I've been following out the bread and stuffing since I was 10. My family use to crack jokes about me eating food weird. I had to explain the importantce of my good not falling out of the bread.
It's also nice to layer things inside for a sandwich too.
BROTHER! Stop making so much amazing food, I can barely decide which of your recipes to replicate at home!
Frying meatballs is definitely the way to go. My mom always fried them in a cast iron pan and I was never able to enjoy baked meatballs because the pan fried give them such a wonderful external texture
video had my mouth watering. i'm gonna try it your way this weekend.
In São Paulo we have something kind of similar, it's called buraco quente (warm hole) and it's basically minced meat in sauce put inside a fresh roll so as to not drip. You can put cheese and stuff, but the basic version is just this non-drippy meaty basic sandwich.
When I am feeling garlic lazy, I go to my freezer. I always keep a pkg of Trader Joe's crushed real garlic. Unlike some other similar products, it is real garlic that tastes like real garlic. Even when I've cut, sliced and diced garlic, I often add a cube or two for more flavor, as some of the fresh has been super bland lately. Last week I both wanted a real meal, but didn't want to spend more than 2 minutes in the kitchen. I had some frozen shrimp. I melted butter, threw in a bunch of cubes, tossed in freeze dried parsley and that was a fine dinner in minutes! Sure nothing beats a lovingly long prepared meal, but you can go FAR lazier than this lolol PS also in said freezer are a pkg of TJ's Grilled Italian meatballs. I would never imply they would come close to these delish homemade ones, but for super lazy nights, they are a great option to have
When I cut french bread or bolillo or w/e for any sandwich including a meatball sub, I'll tear bread off the top and bottom halves and snack on that instead of using them as breadcrumbs. Fits more in the sandwich and arguably stops the meat from slipping out as easily. I'm so down to try this one handed method though.

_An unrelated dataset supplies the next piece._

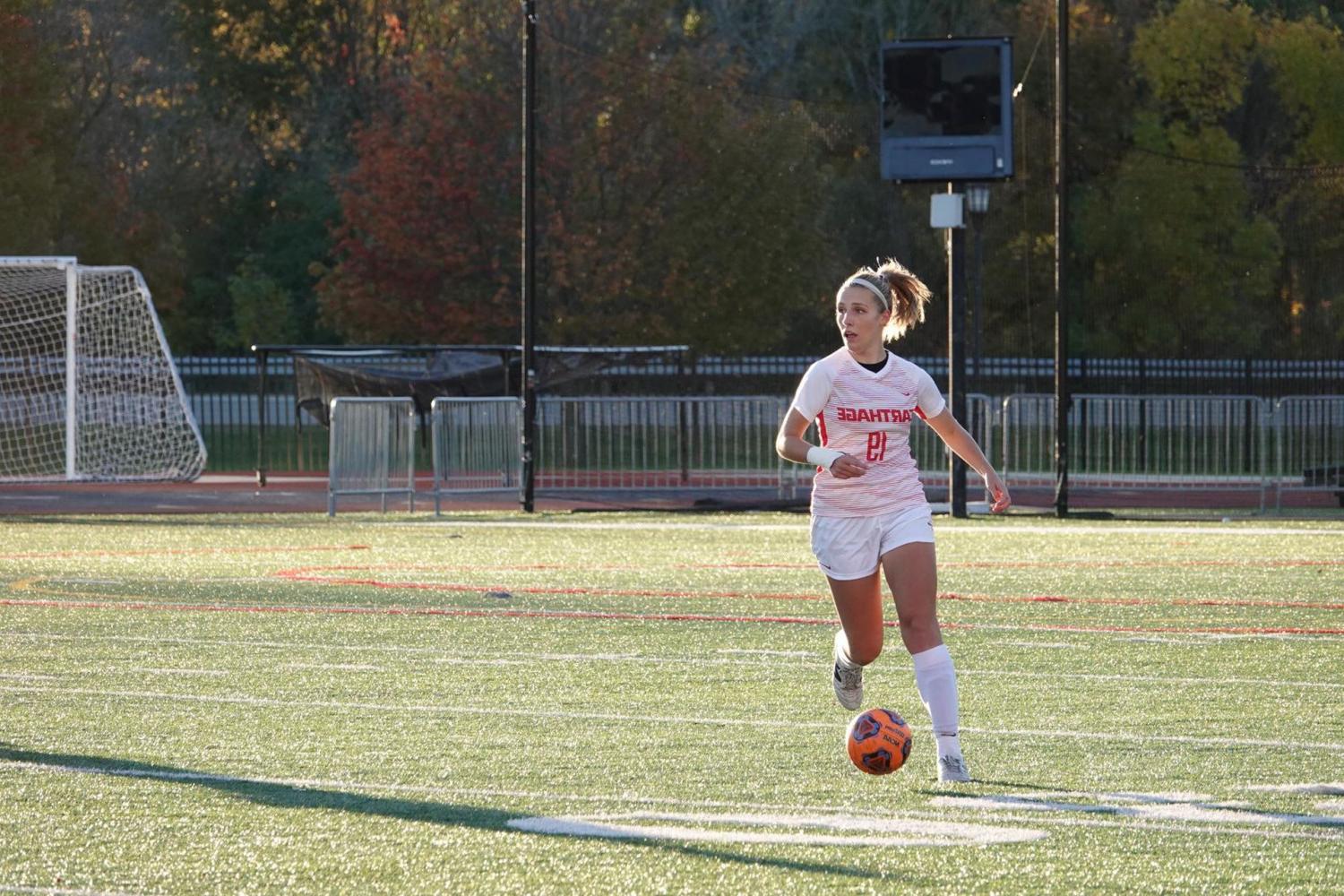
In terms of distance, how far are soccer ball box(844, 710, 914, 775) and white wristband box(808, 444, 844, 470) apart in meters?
0.92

Born & Raised in New Orleans, LA... Po-Boy central
My Mother loved a sloppy roast beef and that started me on the path of hollowing out french bread, as a child.

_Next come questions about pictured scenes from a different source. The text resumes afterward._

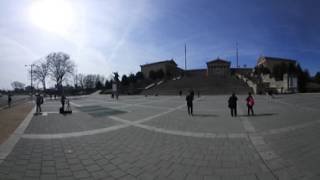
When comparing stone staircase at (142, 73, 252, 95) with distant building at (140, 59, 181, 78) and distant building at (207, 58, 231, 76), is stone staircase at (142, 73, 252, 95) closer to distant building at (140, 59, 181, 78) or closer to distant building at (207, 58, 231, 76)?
distant building at (207, 58, 231, 76)

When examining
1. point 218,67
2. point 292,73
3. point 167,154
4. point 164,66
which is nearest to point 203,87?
point 292,73

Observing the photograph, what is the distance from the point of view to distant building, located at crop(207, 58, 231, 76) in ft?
285

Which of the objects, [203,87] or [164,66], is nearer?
[203,87]

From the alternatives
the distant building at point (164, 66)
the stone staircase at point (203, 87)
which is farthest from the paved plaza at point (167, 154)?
the distant building at point (164, 66)

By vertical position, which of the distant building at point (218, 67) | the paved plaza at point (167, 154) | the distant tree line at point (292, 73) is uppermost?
the distant building at point (218, 67)

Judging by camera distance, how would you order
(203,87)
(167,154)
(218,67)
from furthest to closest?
(218,67), (203,87), (167,154)

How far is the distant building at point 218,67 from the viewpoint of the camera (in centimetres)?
8700

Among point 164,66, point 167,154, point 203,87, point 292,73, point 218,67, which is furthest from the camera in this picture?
point 164,66

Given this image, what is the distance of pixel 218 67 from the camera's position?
8806cm

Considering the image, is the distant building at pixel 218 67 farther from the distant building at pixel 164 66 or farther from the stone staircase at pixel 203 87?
the stone staircase at pixel 203 87

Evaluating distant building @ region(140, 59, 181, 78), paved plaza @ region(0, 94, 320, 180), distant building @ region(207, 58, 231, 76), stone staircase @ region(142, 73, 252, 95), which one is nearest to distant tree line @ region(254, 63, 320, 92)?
stone staircase @ region(142, 73, 252, 95)

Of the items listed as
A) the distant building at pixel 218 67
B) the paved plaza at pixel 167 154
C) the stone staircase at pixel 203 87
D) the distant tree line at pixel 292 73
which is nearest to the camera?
the paved plaza at pixel 167 154

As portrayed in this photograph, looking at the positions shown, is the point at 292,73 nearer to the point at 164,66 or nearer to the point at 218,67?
the point at 218,67

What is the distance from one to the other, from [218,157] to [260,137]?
2811 millimetres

I would use hot dog buns too, in the same way Subway did back when they didn't cut the bread all the way through.
There’s a local family owned restaurant that makes a drip less meatball sub. It’s made similar to this. One of my favorites.

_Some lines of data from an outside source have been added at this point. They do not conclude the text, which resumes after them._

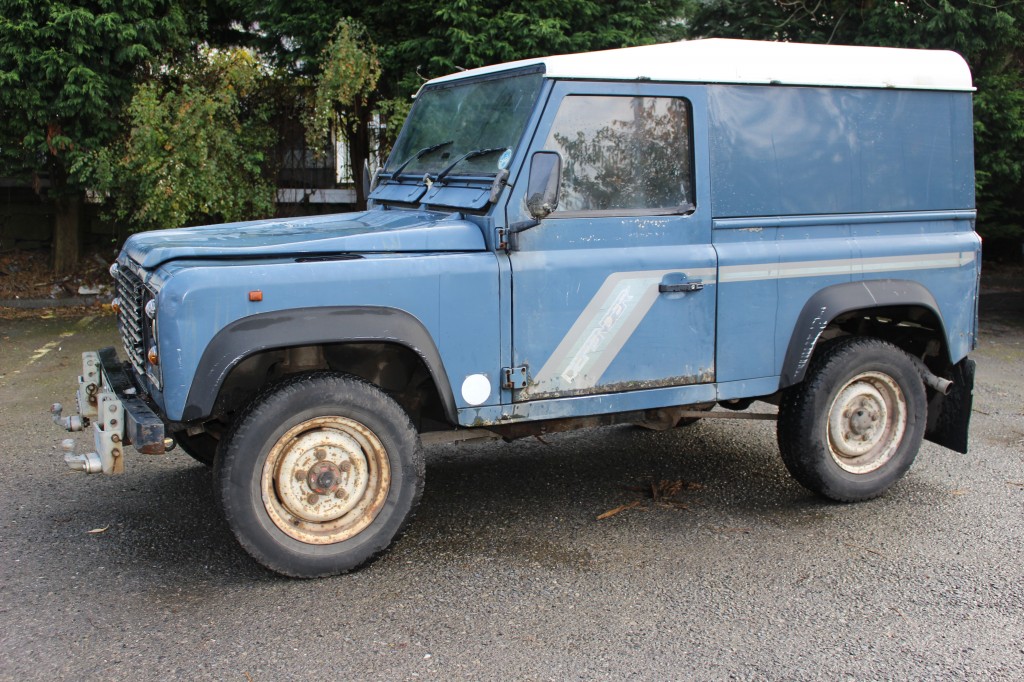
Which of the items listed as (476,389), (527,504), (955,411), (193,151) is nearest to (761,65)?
(476,389)

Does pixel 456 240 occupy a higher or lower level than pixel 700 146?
lower

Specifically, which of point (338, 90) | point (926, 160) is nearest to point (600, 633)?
point (926, 160)

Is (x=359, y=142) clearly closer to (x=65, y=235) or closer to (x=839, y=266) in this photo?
(x=65, y=235)

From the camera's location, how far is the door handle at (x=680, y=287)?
4621 millimetres

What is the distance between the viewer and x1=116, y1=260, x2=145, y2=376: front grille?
14.0 ft

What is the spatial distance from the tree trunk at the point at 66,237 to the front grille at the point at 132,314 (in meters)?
7.55

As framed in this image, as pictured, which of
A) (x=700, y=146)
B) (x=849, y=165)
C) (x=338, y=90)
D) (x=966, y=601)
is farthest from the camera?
(x=338, y=90)

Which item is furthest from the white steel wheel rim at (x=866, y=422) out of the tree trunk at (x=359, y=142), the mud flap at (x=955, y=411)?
the tree trunk at (x=359, y=142)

This is perfect! My meatballs won’t fall out and the bread to ball ratio is perfect. Liked immediately, already subscribed.
Totally cool. Thanks Steve. It's very few people who get a good mix on their meat. I'm curious if you cook a tester ball to check for seasoning? I was going to serve my Italian Meatball Parm subs wrapped in paper to set the ingredients from falling out... but I will admit that it causes moisture that can ruin a good crust. No sugar huh? BTW, I use a food mill too, and most people leave the seeds in their sauce and I find that lazy and insulting.
Back in the 60s at Disneyland, they had a snack called the ‘Handwhich’ and it was basically this, a cone shaped bread roll with your choice of filling such a meatball, tuna salad, and others. It was made to be eaten with one hand.
It was also very very weird. Because it looked like a meat ice cream cone
That's the way I remember meatball subs were made they weren't made slit on the side to bread but the inside of bread was taken out meatball put in sauce in another meatball more sauce and other meatball and then you would stuff the bread back in that's how they were made back in the seventies and that's how my mom used to make them.
This is a game-changer for me! This method will be the only way I make meatball 'subs' at home for now on.